**What is expected**
Pick up the opinion piece on rising fuel prices after its final sentence and extend it in the same voice.

**Extract to read**
Incorporating the Simple Living Review, the Preparedness & Self-Reliance Review, as well as the Outdoor & Survival Review

Rising Fuel Prices... Who is behind it?

by Michael Smith (Veshengro)

Yes, I asked who and not what...

What we are seeing here, in my opinion, is nothing but a repeat of the Oil Crisis in the 1970's, the one that never was, only with different means.

This is another way for the governments continue the anti-car agenda?

While I cannot prove this, obviously, for even the powers that be do not leave a trail of evidence in this matter, it has, however, all the hallmarks of yet, like the Oil Crisis of the 1970's, another attempt of people control.

The “Oil Crisis” in the 1970's, the one that was about as real as Alice in Wonderland, happened just a very short time, something like a week or so, after the great speech by Henry Kissinger, then Secretary of State of the USA, in which he stated, and I paraphrase “if you want to control nations you have to (be able to) control fuel, and if you want to (be able to) control people you have to control food (and water)”.

If you want to be able to control, however, where people live and work you have to control fuel and have to get them off their personal means of transport, namely the motorcar.

Enter the global warming myth.

**Provided records**
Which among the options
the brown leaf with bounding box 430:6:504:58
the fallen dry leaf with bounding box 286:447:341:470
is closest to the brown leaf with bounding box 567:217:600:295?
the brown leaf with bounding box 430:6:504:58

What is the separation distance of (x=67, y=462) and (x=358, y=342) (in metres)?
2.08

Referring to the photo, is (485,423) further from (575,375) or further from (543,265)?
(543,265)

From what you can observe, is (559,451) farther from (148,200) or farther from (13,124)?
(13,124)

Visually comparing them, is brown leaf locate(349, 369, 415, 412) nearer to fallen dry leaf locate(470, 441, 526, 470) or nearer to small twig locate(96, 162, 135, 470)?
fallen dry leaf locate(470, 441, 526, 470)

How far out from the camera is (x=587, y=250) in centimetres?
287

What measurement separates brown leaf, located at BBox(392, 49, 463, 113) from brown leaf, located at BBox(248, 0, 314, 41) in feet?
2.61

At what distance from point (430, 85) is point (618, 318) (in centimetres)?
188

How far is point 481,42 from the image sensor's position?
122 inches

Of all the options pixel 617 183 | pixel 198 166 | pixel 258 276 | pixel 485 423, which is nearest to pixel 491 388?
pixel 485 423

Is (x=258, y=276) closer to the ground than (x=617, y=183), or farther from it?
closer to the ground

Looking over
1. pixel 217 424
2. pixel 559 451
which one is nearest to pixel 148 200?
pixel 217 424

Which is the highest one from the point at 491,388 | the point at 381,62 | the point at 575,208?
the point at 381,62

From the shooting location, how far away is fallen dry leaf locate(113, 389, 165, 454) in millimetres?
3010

...

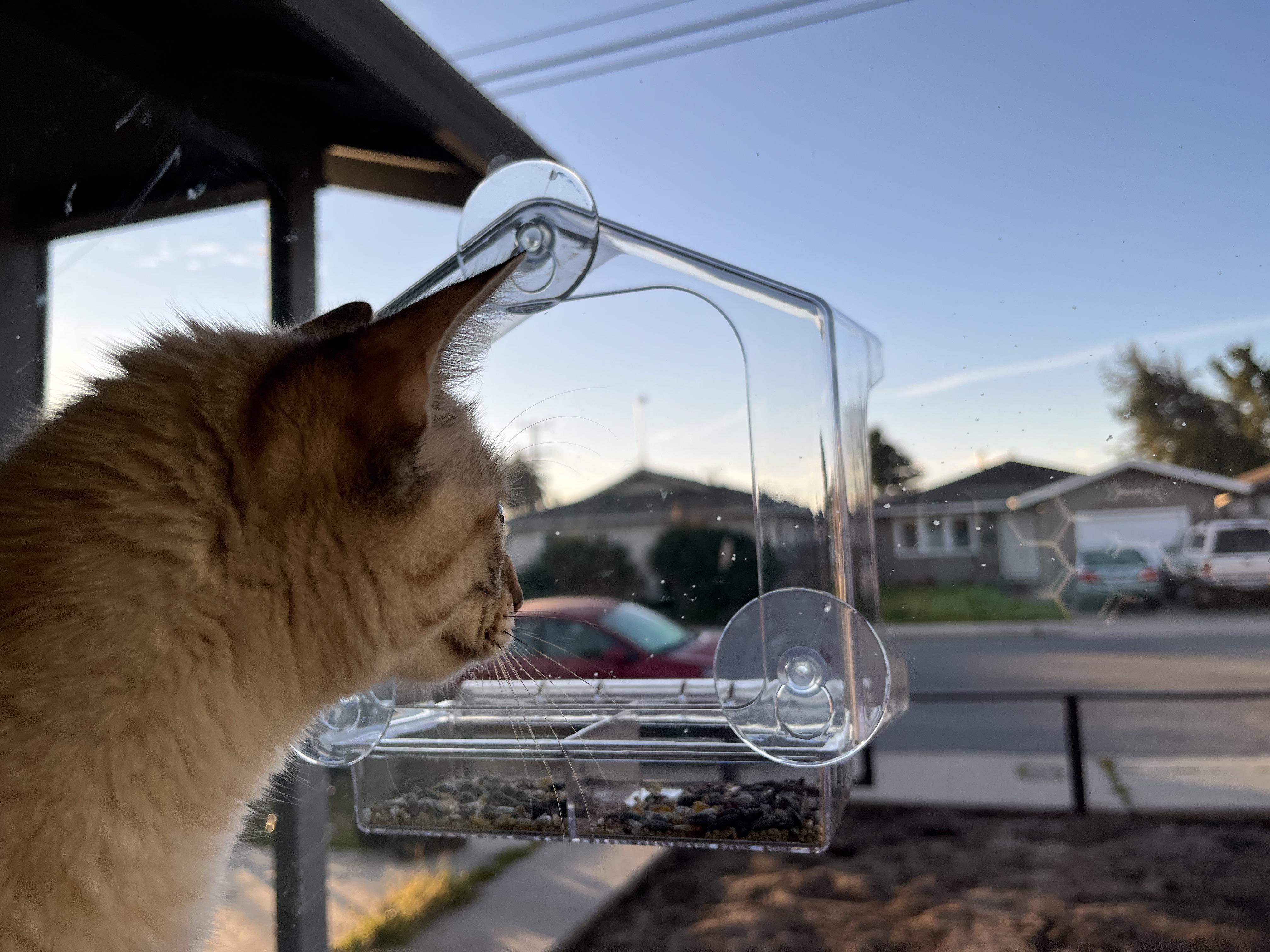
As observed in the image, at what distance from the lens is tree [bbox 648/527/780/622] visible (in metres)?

...

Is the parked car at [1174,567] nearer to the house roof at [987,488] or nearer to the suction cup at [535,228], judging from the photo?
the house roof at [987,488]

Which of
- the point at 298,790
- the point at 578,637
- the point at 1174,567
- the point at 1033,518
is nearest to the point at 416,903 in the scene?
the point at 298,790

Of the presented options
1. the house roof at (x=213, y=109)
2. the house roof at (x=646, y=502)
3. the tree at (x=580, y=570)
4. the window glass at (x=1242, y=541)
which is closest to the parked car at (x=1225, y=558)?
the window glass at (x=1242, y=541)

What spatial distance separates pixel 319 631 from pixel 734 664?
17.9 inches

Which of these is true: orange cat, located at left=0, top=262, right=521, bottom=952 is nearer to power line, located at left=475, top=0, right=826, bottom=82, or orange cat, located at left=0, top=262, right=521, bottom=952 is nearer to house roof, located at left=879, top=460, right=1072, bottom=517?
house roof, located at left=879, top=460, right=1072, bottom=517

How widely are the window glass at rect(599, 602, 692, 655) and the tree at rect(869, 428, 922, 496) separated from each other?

**Response to the exercise**
The fact is that the powers that be have been trying to get us out of cars – and I am saying this while I am not even a car owner and/or driver but a cyclist. First they try to scare us with “global warming” being the result, so they claim, and they use all manner of science and scientists to back this up, of car emissions primarily and, as this does not seem to work we now – surprise – have oil prices going through the roof.

High prices may just be one way that might stop people using their cars (as much) and where the global warming threat has not worked the bite in the pocketbook will more likely work.

In addition the fuel costs are driving up the other household costs, be this energy or food and this has a knock-on effect on how much people can spend on fuel.

I know that I am a cynic when it comes to this getting people out of cars agenda of the governments, not only that of the UK. This seems to be leading all the way back to whoever really runs the (Western) world.

Personally, I do think that we do use cars far too much and far too unnecessarily for does one really have to jump into the car to go to the newsagents for a paper – then again do you really have to buy a paper still? - or to the shops, which are less that five or ten minutes walk away? I do not think so.

Does little Johnny or little Jenny, whose school is only a few minutes walk away from their homes, have to be driven to school by Mom (or Dad) and that, more often than not, in a gas-guzzling SUV? Certainly not and it is also no wonder that little Johnny and little Jenny look like little beaches whales. Thinking of that: I have to apologize as that is an insult – to whales.

There are so many other example of unnecessary car use that could be given, where walking, cycling or the use of mass transit of one way or the other would be the answer and often also much cheaper (though with the costs of British rail fares this is not so in many cases).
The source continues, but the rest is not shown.